A new study has found that a low-fat vegan diet could contribute to better overall health. The study followed just under 250 people for four months. Over the four months, people in the vegan group lost weight, upped their insulin resistance, and lost fat.

The study was conducted by the Physicians Committee for Responsible Medicine (PCRM). The PCRM is a nonprofit dedicated to nutritional research. The PRCM supports a plant-based diet and researches preventive medicine. This study authors wanted to see if a low-fat vegan diet could affect insulin sensitivity and fat storage in the body, specifically in the muscles and liver, enough to cause changes in overall health and weight loss.

The study

The people in the study averaged in their 50s, and most of them were women, although the groups were fairly equally split between white and Black participants. All of the participants were overweight, and all were asked not to change their exercise habits during the study, only their diets. Although the researchers found that both groups, vegan and not vegan, exercised a little more and ate a little less.

The group that adopted a vegan diet lost, on average, 14 pounds over the four months. They also saw drops in their cholesterol levels and lost body fat.

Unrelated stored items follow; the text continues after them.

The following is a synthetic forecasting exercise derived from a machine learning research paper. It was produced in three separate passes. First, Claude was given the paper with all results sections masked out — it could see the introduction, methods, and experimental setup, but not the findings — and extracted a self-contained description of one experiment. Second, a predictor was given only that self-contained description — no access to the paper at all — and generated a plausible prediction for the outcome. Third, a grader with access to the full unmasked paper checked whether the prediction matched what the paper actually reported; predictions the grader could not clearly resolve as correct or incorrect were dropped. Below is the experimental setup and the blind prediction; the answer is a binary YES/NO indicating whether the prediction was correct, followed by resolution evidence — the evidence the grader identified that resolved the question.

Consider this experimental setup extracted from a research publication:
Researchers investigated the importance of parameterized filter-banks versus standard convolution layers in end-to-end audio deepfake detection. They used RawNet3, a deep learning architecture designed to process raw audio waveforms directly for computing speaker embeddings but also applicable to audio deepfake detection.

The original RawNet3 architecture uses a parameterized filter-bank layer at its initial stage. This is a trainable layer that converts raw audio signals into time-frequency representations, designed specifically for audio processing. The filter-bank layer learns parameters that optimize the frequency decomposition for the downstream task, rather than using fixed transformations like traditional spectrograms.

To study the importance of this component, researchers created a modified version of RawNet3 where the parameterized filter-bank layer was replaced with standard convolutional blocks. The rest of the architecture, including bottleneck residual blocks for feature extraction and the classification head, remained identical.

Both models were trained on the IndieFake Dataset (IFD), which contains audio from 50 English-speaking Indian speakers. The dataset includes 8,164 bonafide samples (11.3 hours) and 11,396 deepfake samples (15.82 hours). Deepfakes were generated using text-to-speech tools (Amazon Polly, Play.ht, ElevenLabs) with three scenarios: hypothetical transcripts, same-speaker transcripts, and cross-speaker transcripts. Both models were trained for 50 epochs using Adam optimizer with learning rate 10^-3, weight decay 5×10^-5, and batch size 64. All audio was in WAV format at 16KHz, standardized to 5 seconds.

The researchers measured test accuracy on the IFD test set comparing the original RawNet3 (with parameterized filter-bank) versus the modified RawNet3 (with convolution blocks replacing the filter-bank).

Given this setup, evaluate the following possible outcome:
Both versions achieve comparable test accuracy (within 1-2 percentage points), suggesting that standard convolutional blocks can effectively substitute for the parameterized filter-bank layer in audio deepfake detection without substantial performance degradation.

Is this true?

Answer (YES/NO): NO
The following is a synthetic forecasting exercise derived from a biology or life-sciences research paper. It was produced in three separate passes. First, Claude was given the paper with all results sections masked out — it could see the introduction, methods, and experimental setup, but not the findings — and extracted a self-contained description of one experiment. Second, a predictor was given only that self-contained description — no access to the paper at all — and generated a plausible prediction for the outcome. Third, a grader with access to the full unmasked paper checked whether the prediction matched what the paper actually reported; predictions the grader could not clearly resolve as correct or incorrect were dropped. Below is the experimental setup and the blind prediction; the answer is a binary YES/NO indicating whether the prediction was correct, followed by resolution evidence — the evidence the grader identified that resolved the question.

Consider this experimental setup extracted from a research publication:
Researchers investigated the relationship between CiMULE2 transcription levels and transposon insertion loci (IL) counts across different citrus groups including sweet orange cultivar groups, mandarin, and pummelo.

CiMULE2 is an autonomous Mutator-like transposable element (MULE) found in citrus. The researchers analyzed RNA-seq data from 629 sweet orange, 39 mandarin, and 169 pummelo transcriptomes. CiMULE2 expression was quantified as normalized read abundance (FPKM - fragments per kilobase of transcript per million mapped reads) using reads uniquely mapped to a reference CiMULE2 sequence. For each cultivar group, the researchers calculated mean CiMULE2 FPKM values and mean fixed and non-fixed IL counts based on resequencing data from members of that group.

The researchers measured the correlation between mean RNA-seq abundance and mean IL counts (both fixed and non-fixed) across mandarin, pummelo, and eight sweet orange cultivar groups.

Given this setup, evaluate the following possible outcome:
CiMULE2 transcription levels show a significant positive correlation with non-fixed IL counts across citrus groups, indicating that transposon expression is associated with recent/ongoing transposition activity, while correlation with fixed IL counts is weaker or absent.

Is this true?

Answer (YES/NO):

A subgroup of participants in both group had their liver fat screened; only those in the vegan diet group saw a reduction in liver fat. Fat inside the liver can predispose someone to develop fatty liver disease and liver cancer, so seeing a reduction was a good thing, even in a limited sample size.

People in the vegan group also improved their insulin sensitivity. According to the NIH, “ In the most common form of diabetes, type 2, cells lose their sensitivity to insulin.” Increasing insulin sensitivity could lower the risk of developing type 2 diabetes.

High fiber magic

So, what magic effect did the vegan diet have? One advantage is that a vegan diet includes lots of high fiber, low calorie foods. This means people can eat more while consuming fewer calories. The researchers also explained that a low-fat vegan diet would increase the “ thermic effect of food” the amount of energy it actually takes to digest food.

By week 16, people in the vegan diet group ate an average of around 1,300 calories a day. This is a low-calorie diet for most adults. The Mayo Clinic's own diet plan promises a loss of 6-10 lbs in two weeks following a plan of 1,200 calories a day. So, although other health markers showed the benefits of the diet, like insulin and liver fat, eating fewer calories will result in weight loss, regardless of where those calories come from.

Take away

Should you go vegan? Well, there is vegan, and then there is vegan. In the study, the participants ate “vegetables, grains, legumes, and fruits without animal products or added fats." But, and it's a big but, many processed foods like Oreos, potato chips, gummy candies, and even Toast-Yay, a new flavor of Girl Scout Cookies, are all vegan. A vegan diet can mean a wide range of things and simply cutting out meat, eggs, and dairy may not be the key to fast weight loss.

The researchers, however, concluded that this low-fat vegan diet could be a good treatment option for overweight adults. As with all contemplated changes, people who are serious about losing weight and making big dietary changes should consult a doctor.